Thalassemia major often causes severe anemia in infancy or early childhood, with pallor, fatigue, poor feeding, poor growth, jaundice, dark urine, enlarged liver or spleen, and recurrent infections. Long-term anemia and marrow expansion can cause bone and facial changes, and puberty may be delayed.

Regular transfusions can cause iron overload. Iron can injure the heart, liver, and endocrine organs, causing arrhythmia, heart failure, liver fibrosis, diabetes, thyroid disease, or delayed sexual development.

Diagnosis

Diagnosis combines microcytic hypochromic anemia on CBC, reticulocytes, hemolysis markers, hemoglobin electrophoresis or HPLC, iron studies, and family assessment. Genetic testing confirms alpha or beta globin variants and helps distinguish carrier, intermedia, and major disease.

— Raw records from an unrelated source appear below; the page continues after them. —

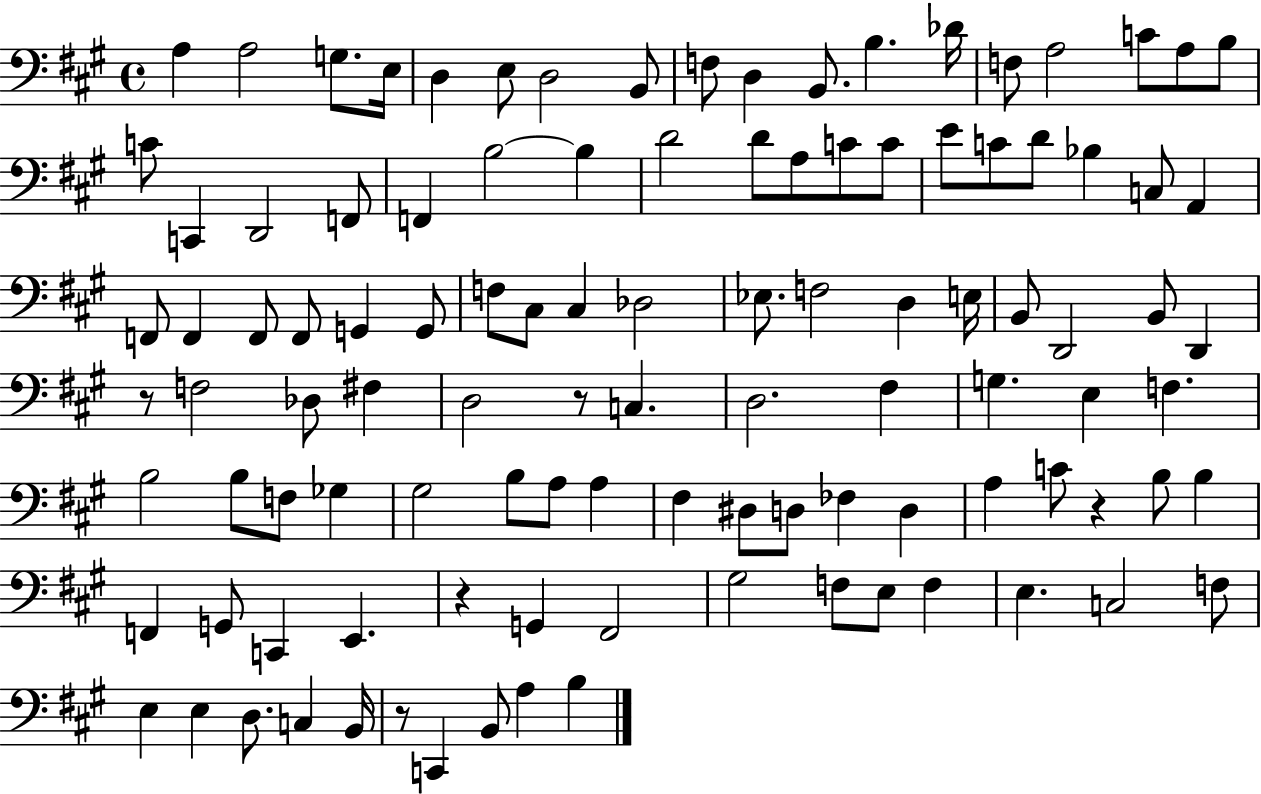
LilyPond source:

{
  \clef bass
  \time 4/4
  \defaultTimeSignature
  \key a \major
  a4 a2 g8. e16 | d4 e8 d2 b,8 | f8 d4 b,8. b4. des'16 | f8 a2 c'8 a8 b8 | \break c'8 c,4 d,2 f,8 | f,4 b2~~ b4 | d'2 d'8 a8 c'8 c'8 | e'8 c'8 d'8 bes4 c8 a,4 | \break f,8 f,4 f,8 f,8 g,4 g,8 | f8 cis8 cis4 des2 | ees8. f2 d4 e16 | b,8 d,2 b,8 d,4 | \break r8 f2 des8 fis4 | d2 r8 c4. | d2. fis4 | g4. e4 f4. | \break b2 b8 f8 ges4 | gis2 b8 a8 a4 | fis4 dis8 d8 fes4 d4 | a4 c'8 r4 b8 b4 | \break f,4 g,8 c,4 e,4. | r4 g,4 fis,2 | gis2 f8 e8 f4 | e4. c2 f8 | \break e4 e4 d8. c4 b,16 | r8 c,4 b,8 a4 b4 | \bar "|."
}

Clinicians distinguish thalassemia from iron deficiency anemia, anemia of chronic disease, other hemolytic anemia, and marrow disorders. Once confirmed, baseline transfusion planning, antibody screening, iron burden, and organ function are needed.

Treatment

Transfusion-dependent patients usually need regular red cell transfusions to maintain hemoglobin, support growth, and suppress excessive marrow activity. Long-term transfusion must be paired with iron chelation, such as deferoxamine, deferasirox, or deferiprone, chosen by specialists based on age, iron burden, and adverse effects.

Some patients may be evaluated for hematopoietic stem cell transplant, and in selected settings gene therapy or clinical trials may be relevant. Care also includes vaccination, infection prevention, folate when appropriate, nutrition, growth and puberty care, heart, liver, endocrine, and bone monitoring.

Long-term Care

Follow-up tracks transfusion reactions, red cell antibodies, ferritin, liver and cardiac MRI iron, heart, liver, endocrine status, bone density, infection screening, and quality of life. Regular transfusion and consistent chelation are central to organ protection.

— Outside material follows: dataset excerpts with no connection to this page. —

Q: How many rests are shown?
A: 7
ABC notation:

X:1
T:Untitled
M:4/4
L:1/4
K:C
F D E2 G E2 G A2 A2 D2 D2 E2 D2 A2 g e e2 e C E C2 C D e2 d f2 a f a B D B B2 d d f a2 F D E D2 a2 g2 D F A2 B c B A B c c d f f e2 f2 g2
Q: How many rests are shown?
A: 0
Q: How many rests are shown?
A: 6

Patients should keep complete transfusion and chelation records, avoid iron supplements unless prescribed, and contact hematology for fever, transfusion reactions, or chelation side effects.

Fertility and Family

Thalassemia is inherited. Parents, siblings, and reproductive partners should be offered carrier testing and genetic counseling; pregnancy planning can include prenatal diagnosis or preimplantation genetic testing where available.

When to Seek Urgent Care

Urgent care is needed for marked shortness of breath, chest pain or palpitations, fainting, persistent high fever, severe pallor or weakness, very dark urine, fever, rash, or back pain after transfusion, abdominal pain near the spleen, or signs of infection.

Prognosis

Consistent transfusion and chelation greatly improve survival and quality of life; heart, liver, endocrine iron overload and infection remain key long-term risks.